WORK ORDER
I'd like every entry returned exactly as it is, with the images left out.

[Opening INFORMATION PROVIDED section]

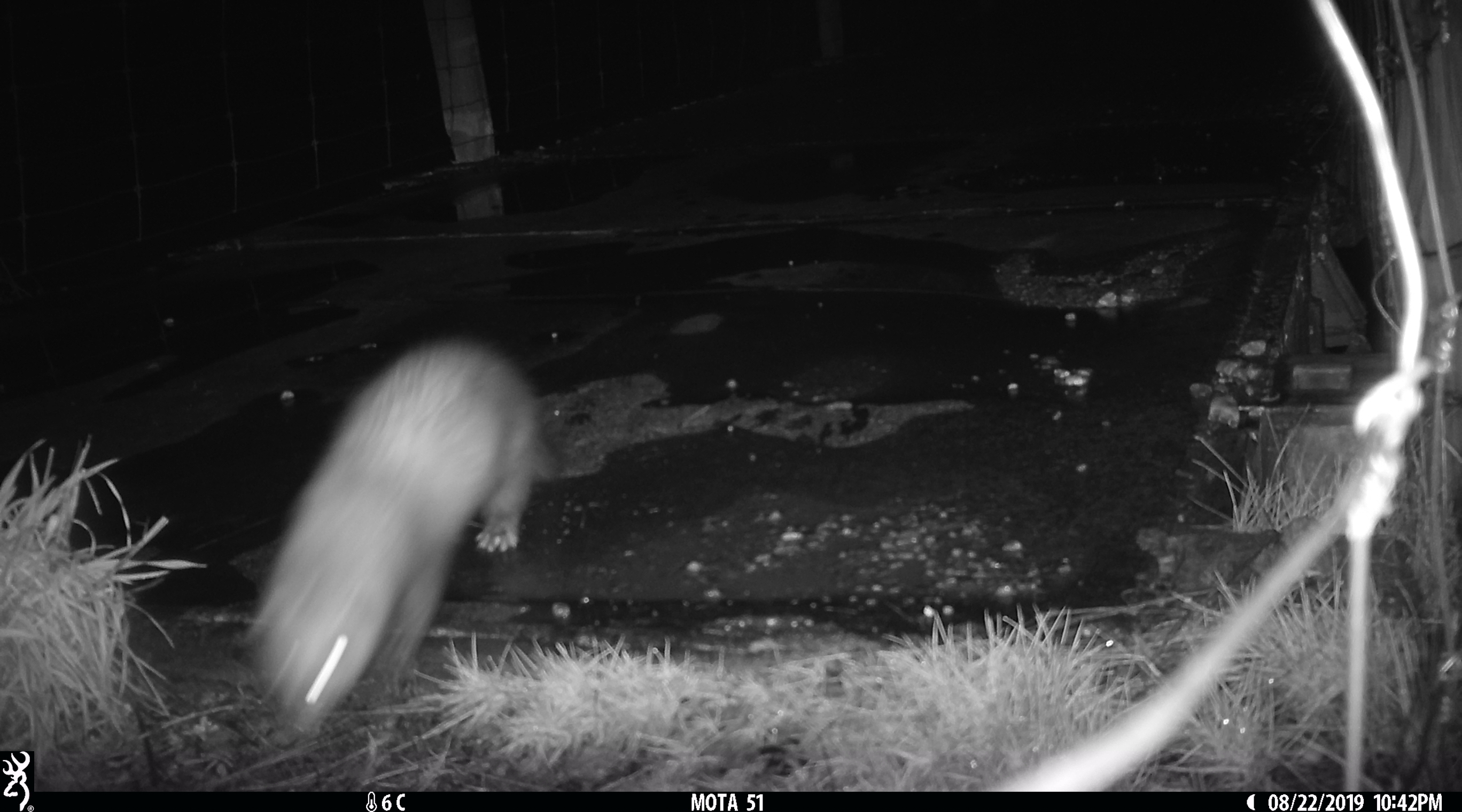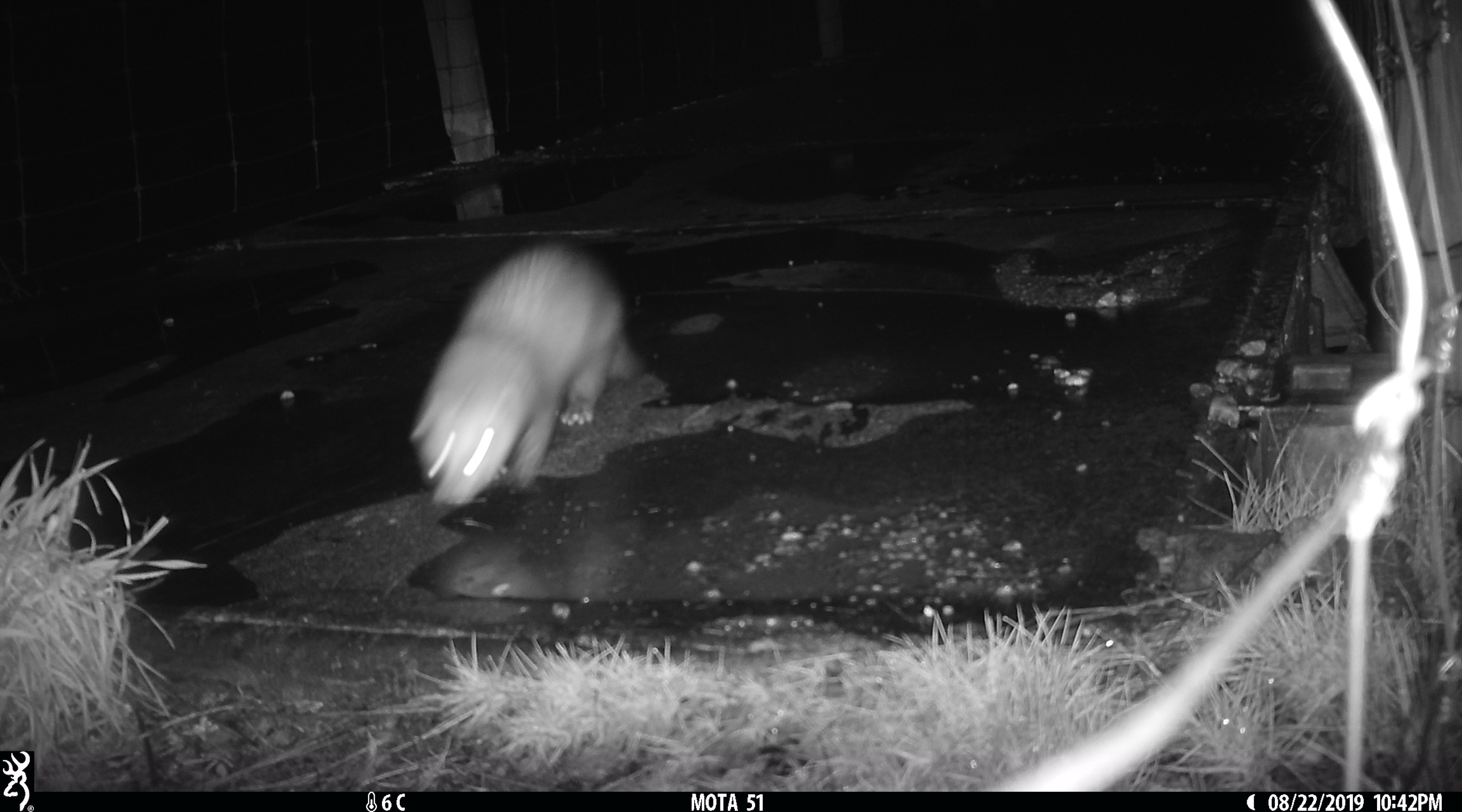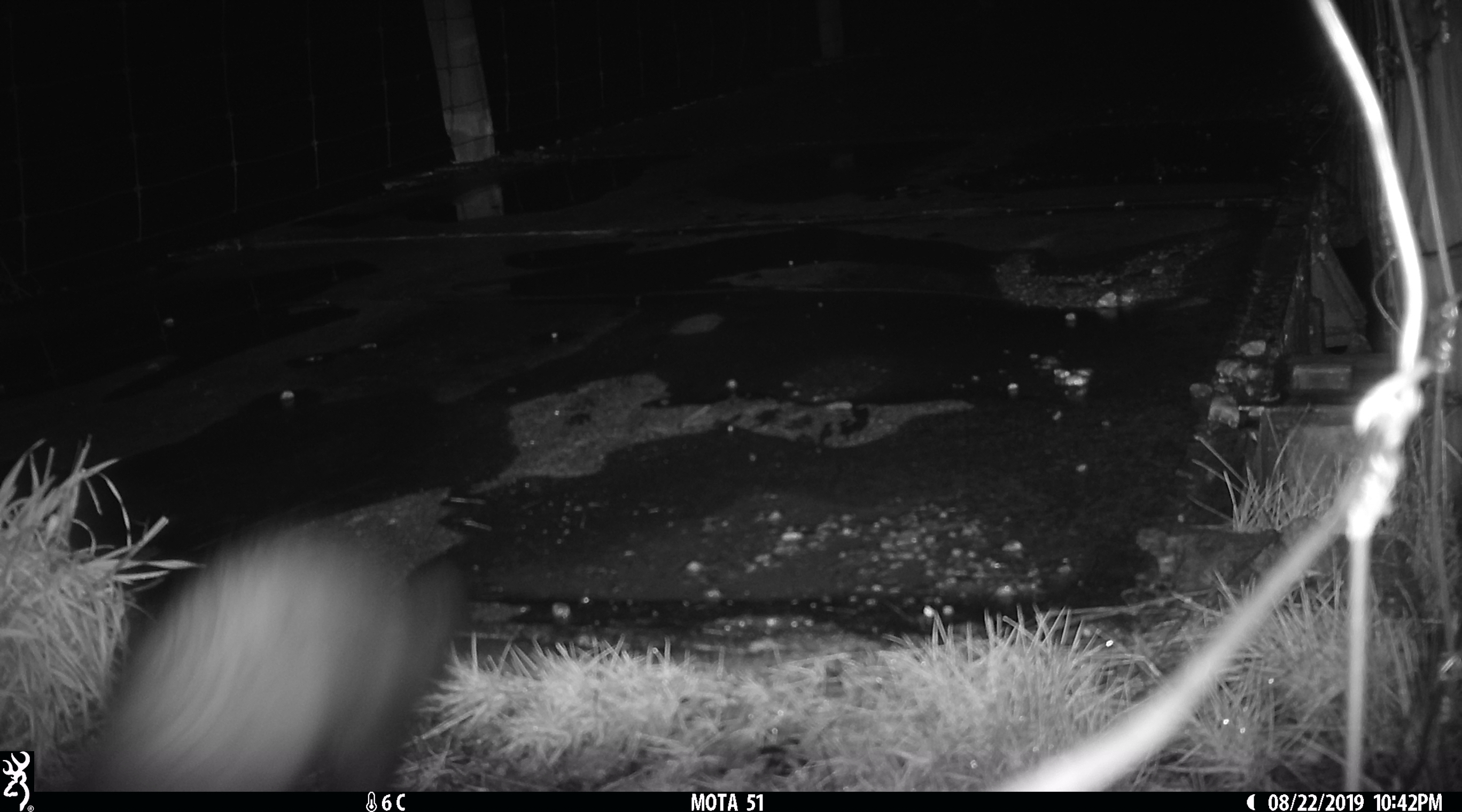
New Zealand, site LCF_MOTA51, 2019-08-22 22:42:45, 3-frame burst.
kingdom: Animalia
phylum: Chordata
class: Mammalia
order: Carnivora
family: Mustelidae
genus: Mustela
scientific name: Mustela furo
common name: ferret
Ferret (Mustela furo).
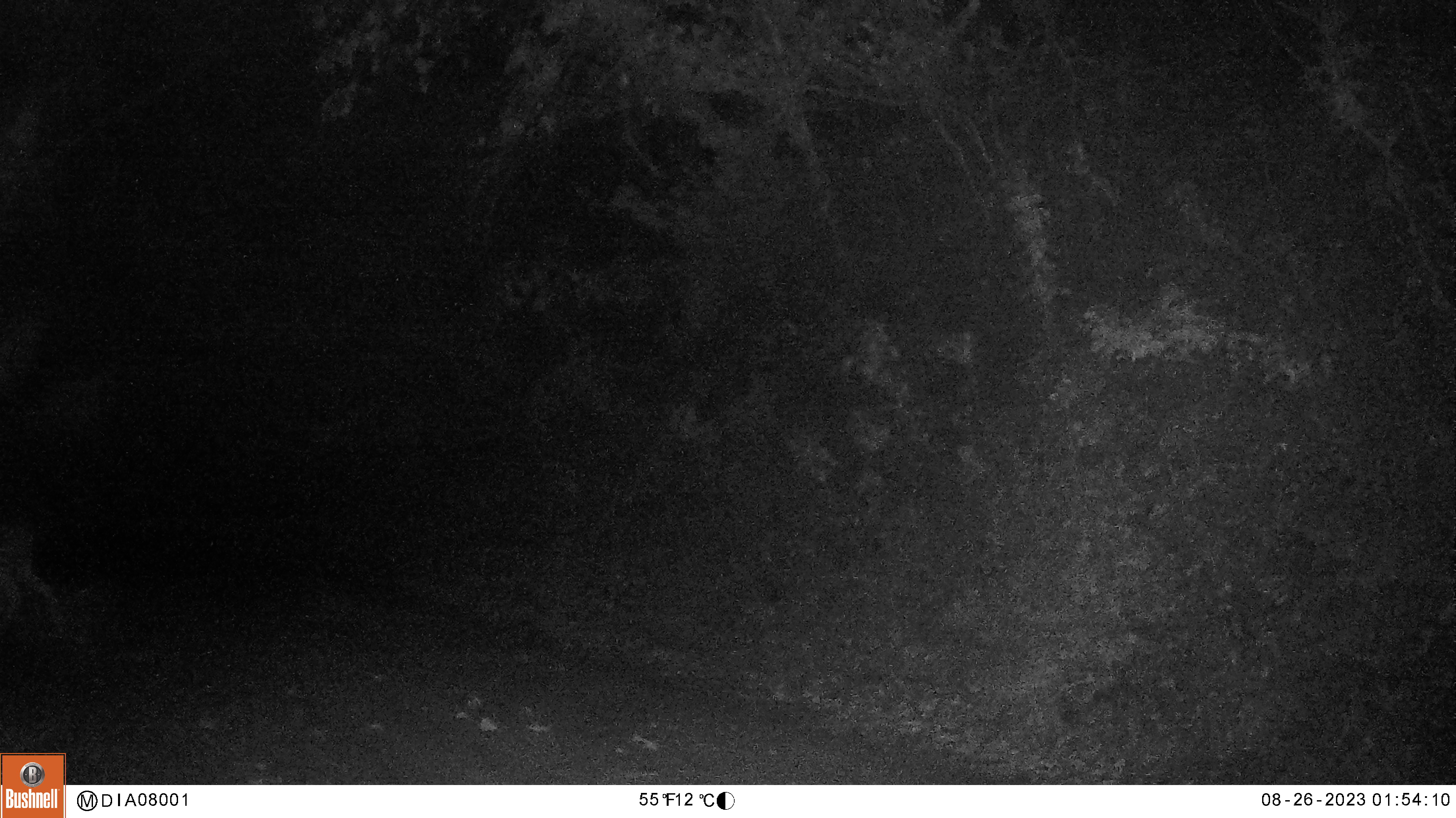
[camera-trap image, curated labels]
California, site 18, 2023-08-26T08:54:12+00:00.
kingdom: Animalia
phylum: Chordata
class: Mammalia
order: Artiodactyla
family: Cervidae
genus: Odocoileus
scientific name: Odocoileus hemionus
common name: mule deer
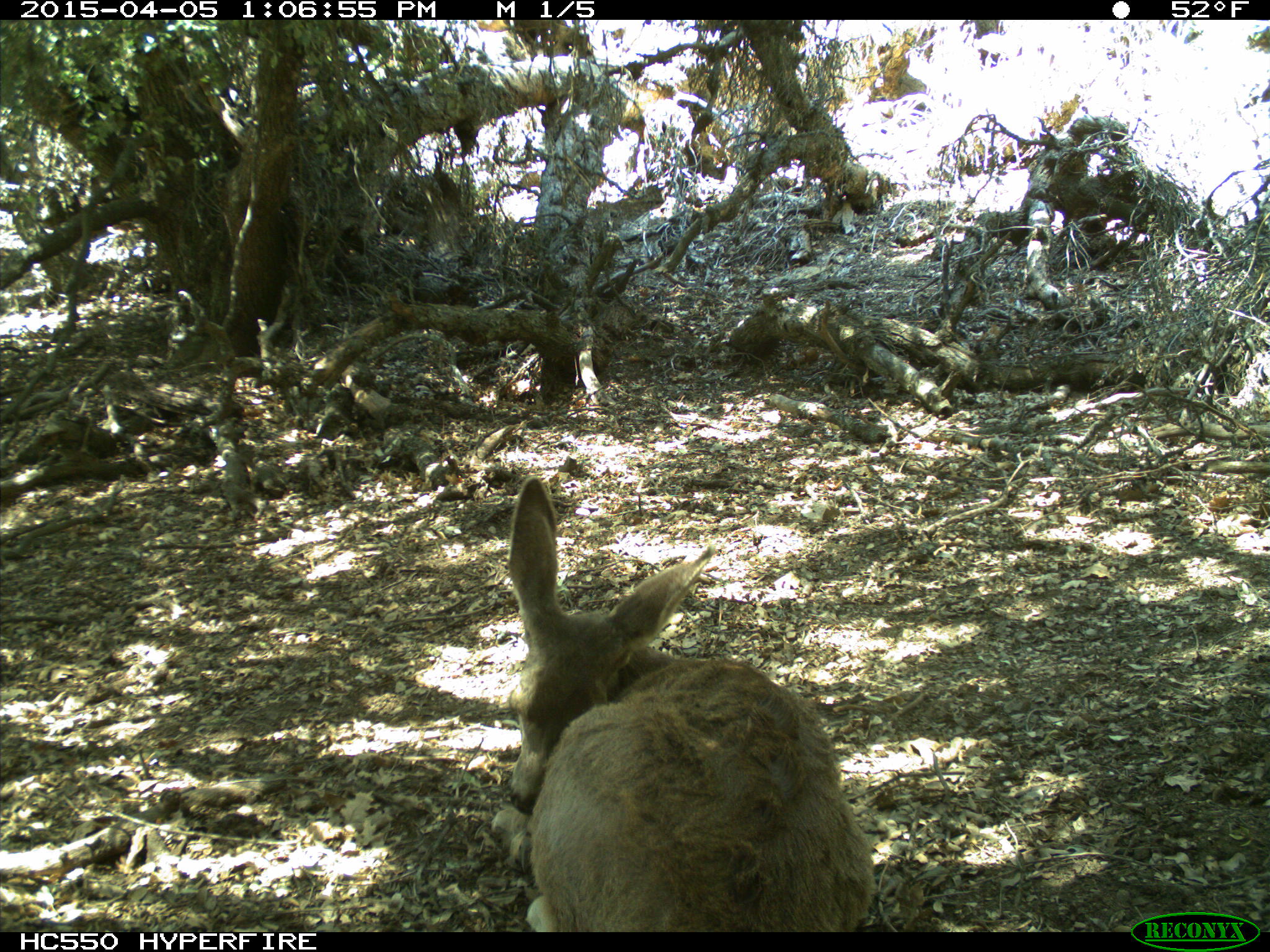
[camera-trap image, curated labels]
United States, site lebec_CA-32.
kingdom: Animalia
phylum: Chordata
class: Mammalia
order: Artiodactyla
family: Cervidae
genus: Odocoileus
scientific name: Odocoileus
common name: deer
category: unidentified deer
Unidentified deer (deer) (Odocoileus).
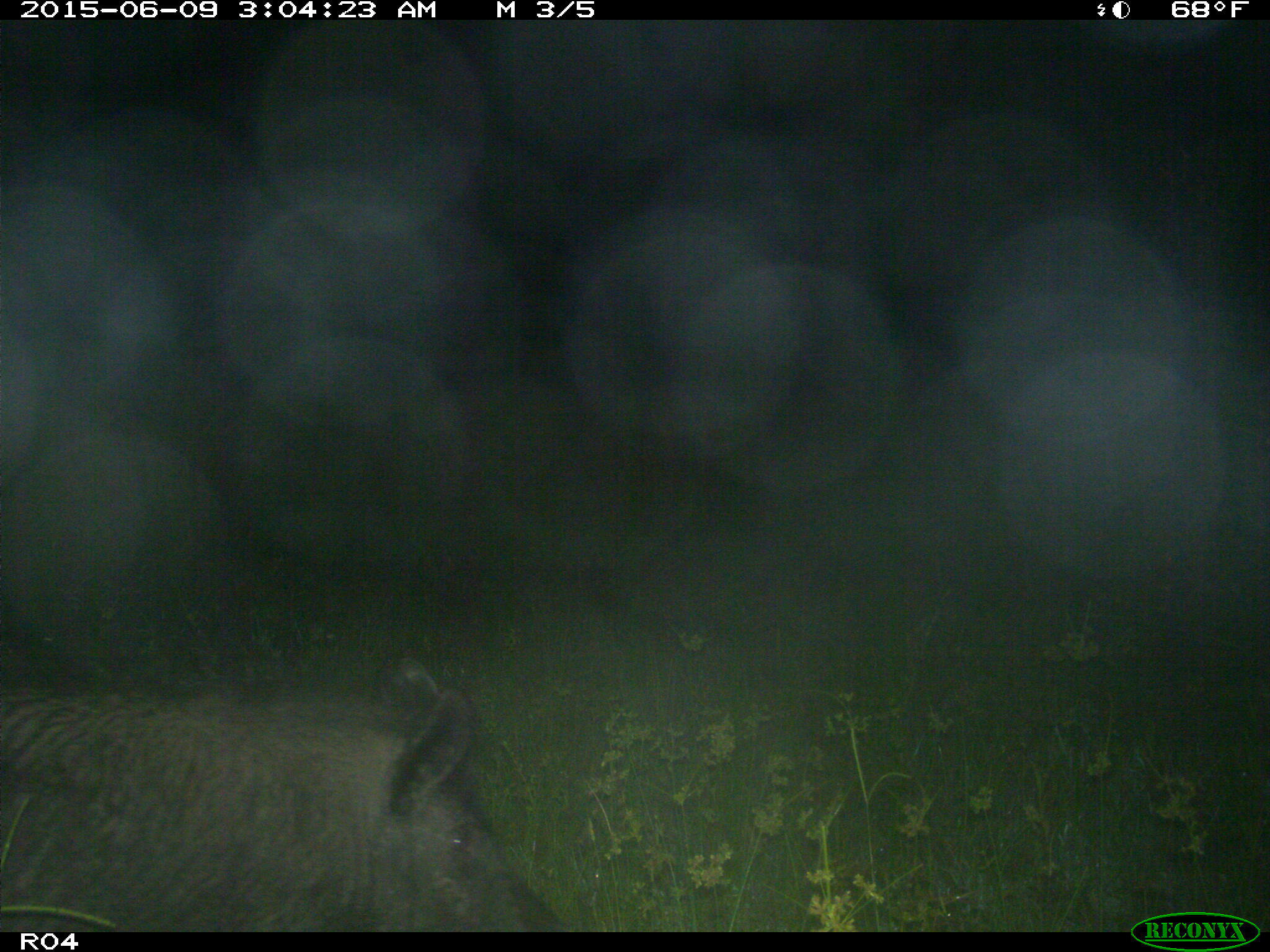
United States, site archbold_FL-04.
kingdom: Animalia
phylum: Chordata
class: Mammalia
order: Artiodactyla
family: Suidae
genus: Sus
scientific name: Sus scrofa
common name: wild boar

[Closing INFORMATION PROVIDED section]

THE ANSWER
New Zealand, site LCF_MOTA51, 2019-08-22 22:42:45, 3-frame burst.
kingdom: Animalia
phylum: Chordata
class: Mammalia
order: Carnivora
family: Mustelidae
genus: Mustela
scientific name: Mustela furo
common name: ferret
Ferret (Mustela furo).
[camera-trap image, curated labels]
California, site 18, 2023-08-26T08:54:12+00:00.
kingdom: Animalia
phylum: Chordata
class: Mammalia
order: Artiodactyla
family: Cervidae
genus: Odocoileus
scientific name: Odocoileus hemionus
common name: mule deer
[camera-trap image, curated labels]
United States, site lebec_CA-32.
kingdom: Animalia
phylum: Chordata
class: Mammalia
order: Artiodactyla
family: Cervidae
genus: Odocoileus
scientific name: Odocoileus
common name: deer
category: unidentified deer
Unidentified deer (deer) (Odocoileus).
United States, site archbold_FL-04.
kingdom: Animalia
phylum: Chordata
class: Mammalia
order: Artiodactyla
family: Suidae
genus: Sus
scientific name: Sus scrofa
common name: wild boar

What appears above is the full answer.